Take Away: I love others and want to see them allow the Lord to lead their lives, but my main concern is to keep things clear between myself and the Lord.
John 20: He took a deep breath and breathed into them.
The story of the resurrection rightfully dominates the passage. If we don’t quite grasp some of the other things here it’s okay as long as we get that. Still, it’s worthwhile to slow down and, once we’ve freshly soaked in the power of the resurrection and look around a bit. Here we are, still in that first Easter and Jesus arrives inside a locked room where the disciples are gathered. On his agenda is this “breathing into them” event. He connects it to their receiving the Holy Spirit, using the word that we translate “breath” or “Spirit” to describe the event. In this they’re being invited breathe the breath of God. This is obviously related to the opening pages of our Bibles in which the Lord God makes human beings and then breathes into them the breath of life. Now, following the resurrection, Jesus symbolically breaths into his disciples the spiritual Breath of Life, the Holy Spirit. As we know, in the not too distant future, the disciples, likely in this same room, will be filled with “Holy Breath” as the Spirit dramatically comes upon them.

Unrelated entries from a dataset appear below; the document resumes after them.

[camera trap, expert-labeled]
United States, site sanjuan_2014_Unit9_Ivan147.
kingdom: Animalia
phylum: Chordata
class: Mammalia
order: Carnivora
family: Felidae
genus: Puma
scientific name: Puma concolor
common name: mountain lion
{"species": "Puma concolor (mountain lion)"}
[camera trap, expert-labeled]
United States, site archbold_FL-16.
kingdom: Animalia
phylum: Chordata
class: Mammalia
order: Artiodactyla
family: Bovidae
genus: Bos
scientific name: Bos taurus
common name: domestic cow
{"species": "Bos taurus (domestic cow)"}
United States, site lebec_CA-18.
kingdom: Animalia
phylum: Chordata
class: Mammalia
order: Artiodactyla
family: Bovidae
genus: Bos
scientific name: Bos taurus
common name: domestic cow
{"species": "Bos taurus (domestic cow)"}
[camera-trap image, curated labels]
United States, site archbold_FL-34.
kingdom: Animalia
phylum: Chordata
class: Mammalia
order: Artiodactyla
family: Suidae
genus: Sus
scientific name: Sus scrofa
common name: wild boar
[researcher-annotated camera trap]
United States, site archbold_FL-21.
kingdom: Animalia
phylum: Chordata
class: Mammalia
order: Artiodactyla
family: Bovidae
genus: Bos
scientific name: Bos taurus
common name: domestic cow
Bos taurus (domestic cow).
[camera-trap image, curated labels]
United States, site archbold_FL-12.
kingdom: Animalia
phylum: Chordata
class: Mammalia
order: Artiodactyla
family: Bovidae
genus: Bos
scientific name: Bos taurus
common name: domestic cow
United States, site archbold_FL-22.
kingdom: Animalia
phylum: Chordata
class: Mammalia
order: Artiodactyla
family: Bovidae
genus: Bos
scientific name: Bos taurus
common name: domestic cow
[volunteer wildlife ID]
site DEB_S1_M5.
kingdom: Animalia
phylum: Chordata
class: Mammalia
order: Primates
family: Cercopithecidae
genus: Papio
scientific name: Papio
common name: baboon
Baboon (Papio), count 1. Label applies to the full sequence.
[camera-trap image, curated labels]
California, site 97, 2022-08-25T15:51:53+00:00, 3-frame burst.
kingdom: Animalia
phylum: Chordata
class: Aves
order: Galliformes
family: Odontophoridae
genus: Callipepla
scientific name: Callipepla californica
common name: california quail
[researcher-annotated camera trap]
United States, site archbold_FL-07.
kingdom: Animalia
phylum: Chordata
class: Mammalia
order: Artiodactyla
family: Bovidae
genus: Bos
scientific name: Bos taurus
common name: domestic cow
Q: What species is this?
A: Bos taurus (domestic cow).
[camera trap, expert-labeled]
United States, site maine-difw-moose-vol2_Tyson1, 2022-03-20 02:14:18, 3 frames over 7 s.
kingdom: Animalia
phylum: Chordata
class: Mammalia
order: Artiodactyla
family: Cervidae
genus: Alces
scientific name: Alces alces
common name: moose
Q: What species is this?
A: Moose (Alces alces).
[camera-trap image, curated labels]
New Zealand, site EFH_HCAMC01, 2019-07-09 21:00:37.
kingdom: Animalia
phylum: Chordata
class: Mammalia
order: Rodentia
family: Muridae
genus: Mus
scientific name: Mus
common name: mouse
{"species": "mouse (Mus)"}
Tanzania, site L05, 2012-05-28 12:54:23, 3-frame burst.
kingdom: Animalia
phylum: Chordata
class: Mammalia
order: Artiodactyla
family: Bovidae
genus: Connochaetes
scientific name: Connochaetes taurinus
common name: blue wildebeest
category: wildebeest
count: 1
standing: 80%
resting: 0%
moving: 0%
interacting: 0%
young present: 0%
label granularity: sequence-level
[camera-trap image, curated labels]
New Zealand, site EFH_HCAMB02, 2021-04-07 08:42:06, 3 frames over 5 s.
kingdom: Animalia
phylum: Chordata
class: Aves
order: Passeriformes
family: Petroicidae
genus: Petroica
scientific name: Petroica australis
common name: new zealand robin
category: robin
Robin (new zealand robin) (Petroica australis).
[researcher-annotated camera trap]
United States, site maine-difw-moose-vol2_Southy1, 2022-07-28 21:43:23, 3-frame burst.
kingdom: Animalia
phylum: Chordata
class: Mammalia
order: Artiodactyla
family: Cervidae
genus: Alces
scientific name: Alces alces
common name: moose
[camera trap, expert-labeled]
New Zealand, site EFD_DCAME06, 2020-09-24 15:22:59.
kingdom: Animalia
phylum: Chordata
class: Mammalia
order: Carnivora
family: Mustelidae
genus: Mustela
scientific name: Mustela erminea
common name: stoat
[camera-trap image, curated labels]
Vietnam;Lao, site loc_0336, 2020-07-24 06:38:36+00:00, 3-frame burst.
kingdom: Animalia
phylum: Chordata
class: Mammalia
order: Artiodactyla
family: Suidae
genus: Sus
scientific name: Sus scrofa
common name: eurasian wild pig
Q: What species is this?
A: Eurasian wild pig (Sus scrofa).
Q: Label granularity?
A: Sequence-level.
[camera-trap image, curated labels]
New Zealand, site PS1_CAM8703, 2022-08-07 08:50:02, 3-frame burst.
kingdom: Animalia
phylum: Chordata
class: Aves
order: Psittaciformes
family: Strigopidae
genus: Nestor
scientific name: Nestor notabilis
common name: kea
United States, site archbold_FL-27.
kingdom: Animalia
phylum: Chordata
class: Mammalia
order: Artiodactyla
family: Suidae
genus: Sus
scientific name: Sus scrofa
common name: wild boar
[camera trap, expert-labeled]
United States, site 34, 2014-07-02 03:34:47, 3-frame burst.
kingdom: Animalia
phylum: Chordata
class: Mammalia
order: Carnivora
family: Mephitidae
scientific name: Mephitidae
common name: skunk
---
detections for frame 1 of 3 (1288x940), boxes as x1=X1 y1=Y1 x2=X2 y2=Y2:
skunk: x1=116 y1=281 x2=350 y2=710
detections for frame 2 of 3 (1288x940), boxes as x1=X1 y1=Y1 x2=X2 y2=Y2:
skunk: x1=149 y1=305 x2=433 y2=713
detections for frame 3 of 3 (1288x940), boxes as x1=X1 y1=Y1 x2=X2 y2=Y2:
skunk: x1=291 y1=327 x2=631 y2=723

One of the results of the resurrection is the potential of God’s people being filled with the new spiritual empowerment of “Holy Breath.”
Take Away: “Breathe on me, Breath of God.”
John 19: He sat down at the judgment seat.
Pilate doesn’t want to crucify Jesus. In fact, he wants nothing to do with him. His brief encounter with Jesus has been disturbing and dissatisfying. He senses that this isn’t just another internal squabble among the Jews. Something more is going on here. The accused man has self-confidence and something even more that Pilate can’t quite put his finger on. This business of his being “King of the Jews” somehow resonates. The Jews are using this to force his hand. After all, no Roman governor wants it reported to Caesar that he tolerates locals claiming to be kings. Finally he has Jesus brought to Gabbatha, and takes his place on the seat of judgment. He wants to get this distasteful business over with and to get on with his morning’s responsibilities. Pilate sits on the judgment seat and Jesus stands before him. He condemns Jesus to death. It’s the world turned upside down and it’s a situation that will be rectified on Judgment Day. On that day it will be King Jesus sitting on the judgment seat and it will be Pilate who will stand before him. No doubt, his part in the injustice of this distant day will be very much in play at that time. Of course, this scene doesn’t only concern Pilate. I too will have my turn at Gabbatha. My only hope is to right now make the Judge also my Savior.
Take Away: Now is the time to prepare for my Day of Judgment.